--- start Entries provided ---
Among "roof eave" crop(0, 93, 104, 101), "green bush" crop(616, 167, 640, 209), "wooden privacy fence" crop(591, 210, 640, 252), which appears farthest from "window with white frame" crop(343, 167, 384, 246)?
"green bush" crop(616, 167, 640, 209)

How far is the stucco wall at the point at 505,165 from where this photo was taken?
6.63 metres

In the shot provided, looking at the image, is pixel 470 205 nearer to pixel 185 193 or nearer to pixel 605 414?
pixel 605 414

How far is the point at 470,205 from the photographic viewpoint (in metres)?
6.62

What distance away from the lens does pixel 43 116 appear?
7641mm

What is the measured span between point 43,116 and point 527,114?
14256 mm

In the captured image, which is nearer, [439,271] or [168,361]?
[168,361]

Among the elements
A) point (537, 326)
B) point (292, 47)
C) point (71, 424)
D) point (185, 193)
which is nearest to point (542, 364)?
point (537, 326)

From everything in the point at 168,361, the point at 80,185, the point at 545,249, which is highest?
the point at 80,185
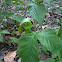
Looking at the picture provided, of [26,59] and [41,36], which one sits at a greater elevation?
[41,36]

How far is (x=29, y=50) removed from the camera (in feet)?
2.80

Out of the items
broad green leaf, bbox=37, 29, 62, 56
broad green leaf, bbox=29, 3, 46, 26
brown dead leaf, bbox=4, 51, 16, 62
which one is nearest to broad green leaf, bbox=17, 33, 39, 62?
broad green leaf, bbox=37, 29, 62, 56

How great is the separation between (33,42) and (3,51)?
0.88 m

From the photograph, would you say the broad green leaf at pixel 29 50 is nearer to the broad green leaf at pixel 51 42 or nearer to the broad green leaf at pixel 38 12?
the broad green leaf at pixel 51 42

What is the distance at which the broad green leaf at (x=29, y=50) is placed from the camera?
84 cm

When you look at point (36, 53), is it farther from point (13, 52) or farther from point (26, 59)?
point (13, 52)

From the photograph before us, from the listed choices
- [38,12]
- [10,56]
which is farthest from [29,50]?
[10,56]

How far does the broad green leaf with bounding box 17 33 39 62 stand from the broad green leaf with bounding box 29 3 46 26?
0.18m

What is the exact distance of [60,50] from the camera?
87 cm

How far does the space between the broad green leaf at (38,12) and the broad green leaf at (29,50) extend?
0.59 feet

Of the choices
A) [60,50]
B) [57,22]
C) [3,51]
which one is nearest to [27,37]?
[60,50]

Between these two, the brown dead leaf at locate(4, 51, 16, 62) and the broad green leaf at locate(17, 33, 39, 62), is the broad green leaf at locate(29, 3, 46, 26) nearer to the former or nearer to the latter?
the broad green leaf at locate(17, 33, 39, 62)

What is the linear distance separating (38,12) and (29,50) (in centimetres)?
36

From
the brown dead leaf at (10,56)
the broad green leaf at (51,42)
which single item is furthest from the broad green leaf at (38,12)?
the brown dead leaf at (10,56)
--- end Entries provided ---
--- start Entries provided ---
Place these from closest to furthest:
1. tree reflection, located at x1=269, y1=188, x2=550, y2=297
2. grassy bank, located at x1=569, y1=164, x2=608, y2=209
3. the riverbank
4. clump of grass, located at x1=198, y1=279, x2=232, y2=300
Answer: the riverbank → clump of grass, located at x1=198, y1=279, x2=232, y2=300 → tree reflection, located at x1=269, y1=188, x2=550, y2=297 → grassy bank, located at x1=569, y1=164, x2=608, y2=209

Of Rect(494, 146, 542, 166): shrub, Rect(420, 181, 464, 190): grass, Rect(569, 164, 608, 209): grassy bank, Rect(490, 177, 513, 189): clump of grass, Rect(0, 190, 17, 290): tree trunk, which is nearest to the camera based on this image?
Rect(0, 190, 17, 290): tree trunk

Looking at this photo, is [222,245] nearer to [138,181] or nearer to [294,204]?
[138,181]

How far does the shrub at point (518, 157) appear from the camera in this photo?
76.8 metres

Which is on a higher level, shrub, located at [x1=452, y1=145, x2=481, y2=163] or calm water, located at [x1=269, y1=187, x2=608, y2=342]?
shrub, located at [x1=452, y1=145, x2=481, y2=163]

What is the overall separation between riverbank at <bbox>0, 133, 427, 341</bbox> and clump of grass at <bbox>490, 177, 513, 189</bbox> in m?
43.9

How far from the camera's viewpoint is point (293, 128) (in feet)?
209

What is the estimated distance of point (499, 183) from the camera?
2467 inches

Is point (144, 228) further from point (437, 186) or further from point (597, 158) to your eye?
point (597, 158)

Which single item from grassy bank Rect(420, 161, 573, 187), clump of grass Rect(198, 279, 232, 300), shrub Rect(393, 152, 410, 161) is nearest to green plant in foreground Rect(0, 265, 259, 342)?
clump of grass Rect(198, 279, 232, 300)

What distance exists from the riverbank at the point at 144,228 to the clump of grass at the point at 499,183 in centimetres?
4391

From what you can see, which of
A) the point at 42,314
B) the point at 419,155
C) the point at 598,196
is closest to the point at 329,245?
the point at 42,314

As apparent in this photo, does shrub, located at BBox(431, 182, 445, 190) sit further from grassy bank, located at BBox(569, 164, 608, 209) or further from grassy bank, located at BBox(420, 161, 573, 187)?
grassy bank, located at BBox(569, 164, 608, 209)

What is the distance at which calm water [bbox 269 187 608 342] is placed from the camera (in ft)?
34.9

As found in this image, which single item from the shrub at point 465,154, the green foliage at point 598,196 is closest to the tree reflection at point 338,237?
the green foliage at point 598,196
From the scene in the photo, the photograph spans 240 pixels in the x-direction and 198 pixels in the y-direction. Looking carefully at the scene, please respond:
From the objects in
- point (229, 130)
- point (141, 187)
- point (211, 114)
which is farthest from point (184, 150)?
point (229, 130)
--- end Entries provided ---
#### What is being asked
Which lines of the entries above contain the string "bush" with the same case? Return each of those lines in full.

#### Response to this exercise
Among "roof eave" crop(0, 93, 104, 101), "green bush" crop(616, 167, 640, 209), "wooden privacy fence" crop(591, 210, 640, 252), which appears farthest from "window with white frame" crop(343, 167, 384, 246)?
"green bush" crop(616, 167, 640, 209)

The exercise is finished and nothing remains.